If you keep going with how it is now, then will the new changes just mean those affs with good planets, will place more starbases on those planets and you should remember also, that several planets are not good in ores, trade goods, but only in stellar income, so its another balance, to not make a worthless planet in all except stellars so poor, that they will ask mica to have their starbase moved off planet to another.

also i note that if it will balance out to what its like now, then will some planets, where demand might be 10k now, could become 20k, so if there is 5 starbases, then will they have same as now, but a new starbase is setup, then the other 5 will begin to loss income, another is setup, now all the 6 others will loss income
next will just futher annoy it, because demand will not raise as fast.

But also with these changes, then what is the result of increasing demands, when so many specials are poor yields, keep in mind, that if you buy an 200 stellar BCM, to make resoure complexes with, then will you not make food specials, because most of those will never be worth it.

lets say a Module cost 80 stellars, then you need 25, thats 2000 stellars, you then produce lets say 100 food, they are value 0.2, but you have to sell then lower, at what 0.1 lets say that, so you earn 10 stellars for making 100food, but stop, how does that pay itself, when it cost you already 10 stellars to run the complex, so thats worthless.

Our problem comes down to us only selling luxury goods then, but there is certainly not alot of that, so do i want a planet to go from 10k demand to 20k, while i already know, that the share i got of the 10k is hardly being used?
gordon
I must admit that I've given up following this thread as there is as many opinions about this as there are people posting.

I agree with Mica about making stellars harder to come by. I disagree with his methods/ideas.

He fails to take into account the current player debts to GM run base and to other players. If you make stellars harder to come by the debts effectively increase by the degree he is making it harder to make a profit.

If however, there was a year advance warning we could tweek our bases, debts to fit the upcoming change. It would give us time to accumulate enough stellars to pay off debts and still have a large sum in the "bank". Then you wouldn't need to do the change in increments.

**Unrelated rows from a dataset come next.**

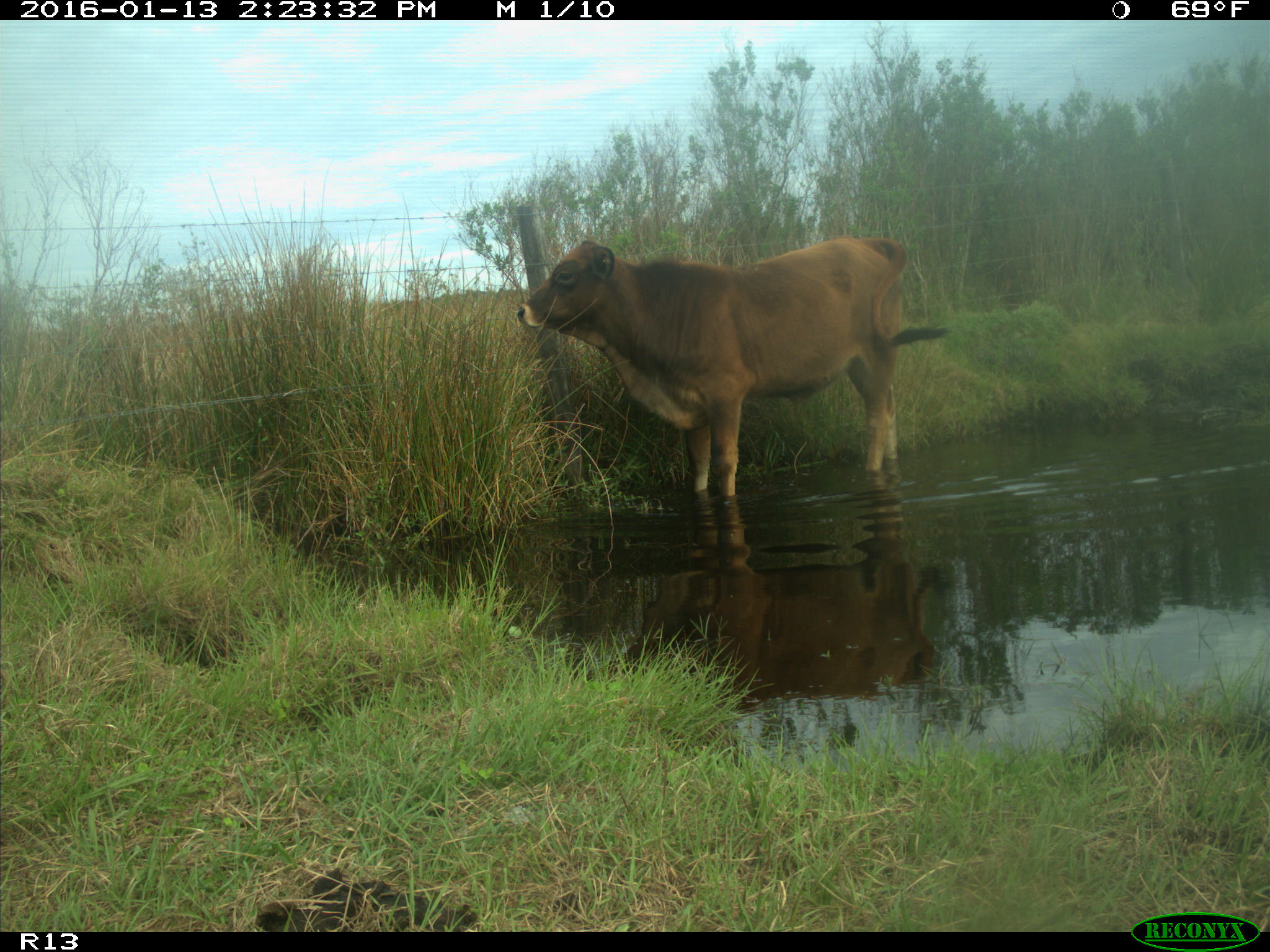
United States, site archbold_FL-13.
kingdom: Animalia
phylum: Chordata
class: Mammalia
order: Artiodactyla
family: Bovidae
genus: Bos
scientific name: Bos taurus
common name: domestic cow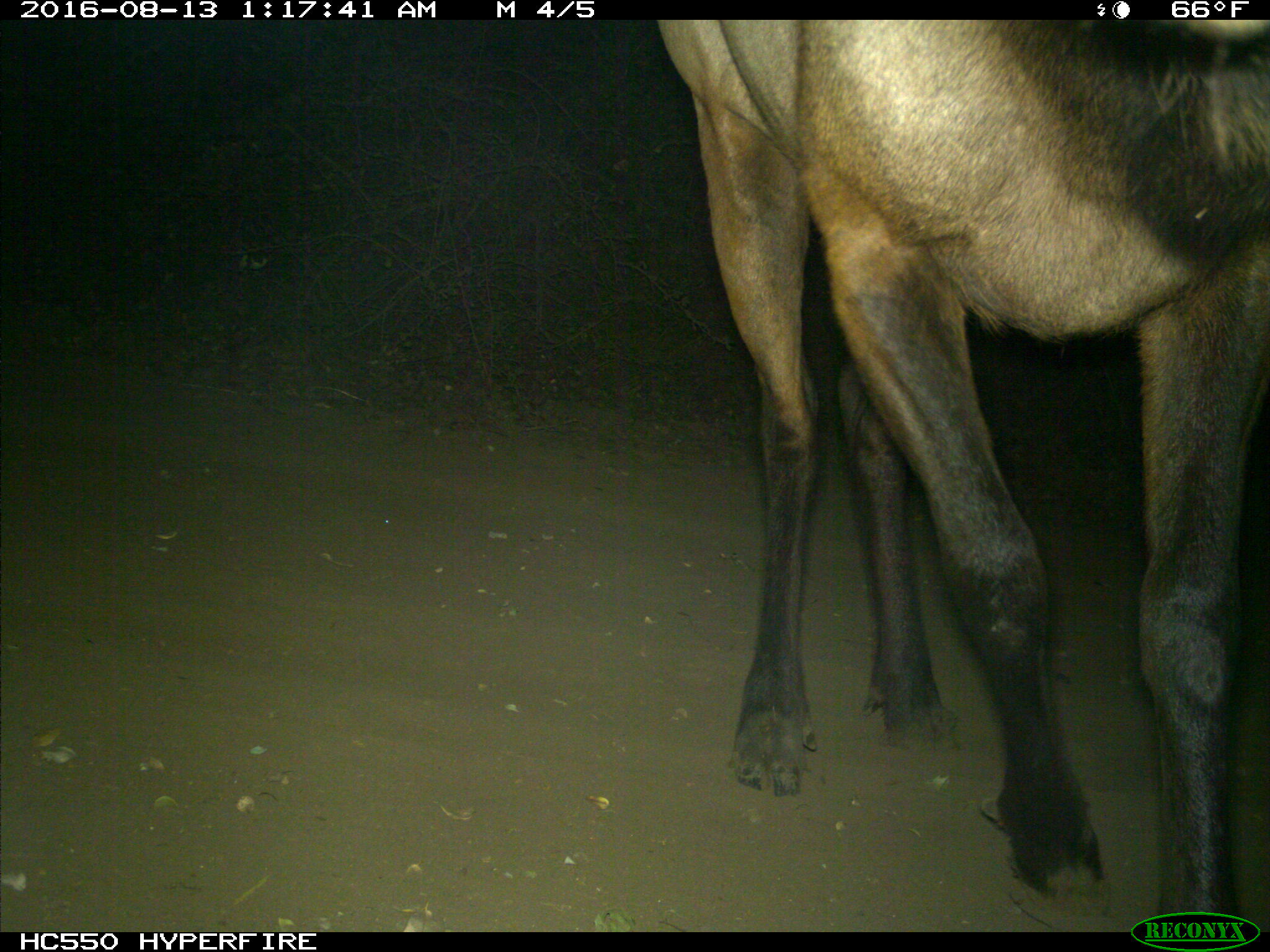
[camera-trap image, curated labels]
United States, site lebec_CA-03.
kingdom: Animalia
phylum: Chordata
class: Mammalia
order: Artiodactyla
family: Cervidae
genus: Cervus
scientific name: Cervus canadensis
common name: elk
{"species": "Cervus canadensis (elk)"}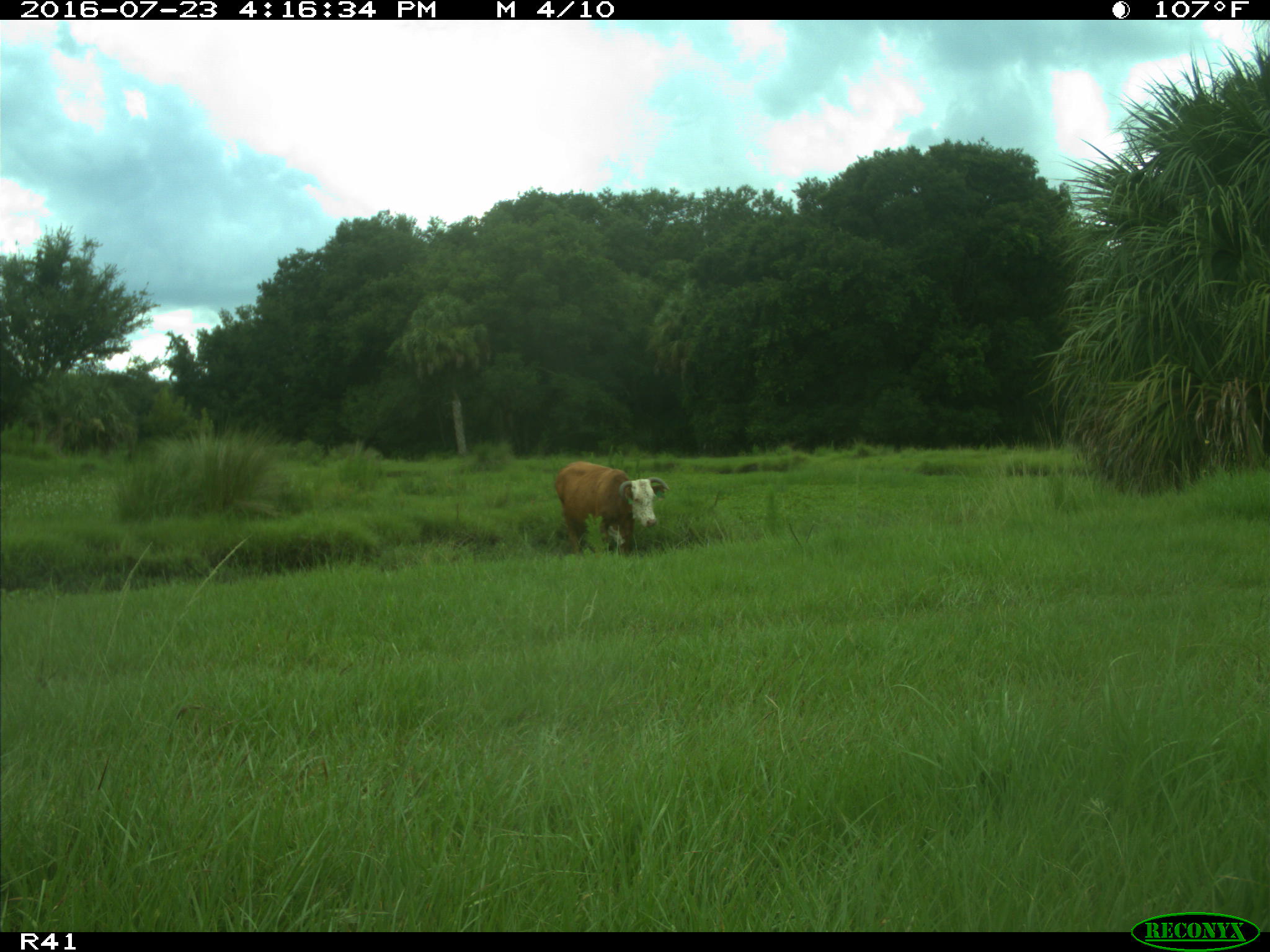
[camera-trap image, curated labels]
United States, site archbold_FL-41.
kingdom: Animalia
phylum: Chordata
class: Mammalia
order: Artiodactyla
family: Bovidae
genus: Bos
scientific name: Bos taurus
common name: domestic cow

Maybe you should do a vote on the taxes bit and the merchandising bit to see what people want.

Gord
Howellers
QUOTE (Guest_Roswell @ Mar 12 2004, 02:21 AM)
Ok so I hate to trade and I play Phoenix for other elements. I lose over 50k a week and I know that other BHD members lose stellars as well. We are already heading for bankrupcy and now you want to impose yet more rules so that we head for bankrupcy quicker, great!.

Looks to me that this game is turning into frankensteins monster. Not only is it turning into sim city (which I really hate) but its getting far to complicated, far to time consuming and a bloody nightmare to explain to the newbies, and I must admit changing the goal posts and making us read hours of comments just to keep up on everything is not doing my faith in this new improved system any favours.

I pay to play, if my employees walk out because they have no wages, because of yet more goal post manoeuvering, my factories grind to a halt so I cant run my ships that need maintaining then what will that do? Yes it will make me leave and get a social life, one a lot less stressful than Phoenix is becoming.

Brett

well said smile.gif
Guest
Why should warship crews expect more pay because their ship has an enemy list? They knew the risks when they signed on. Ask anyone who has been in the armed forces.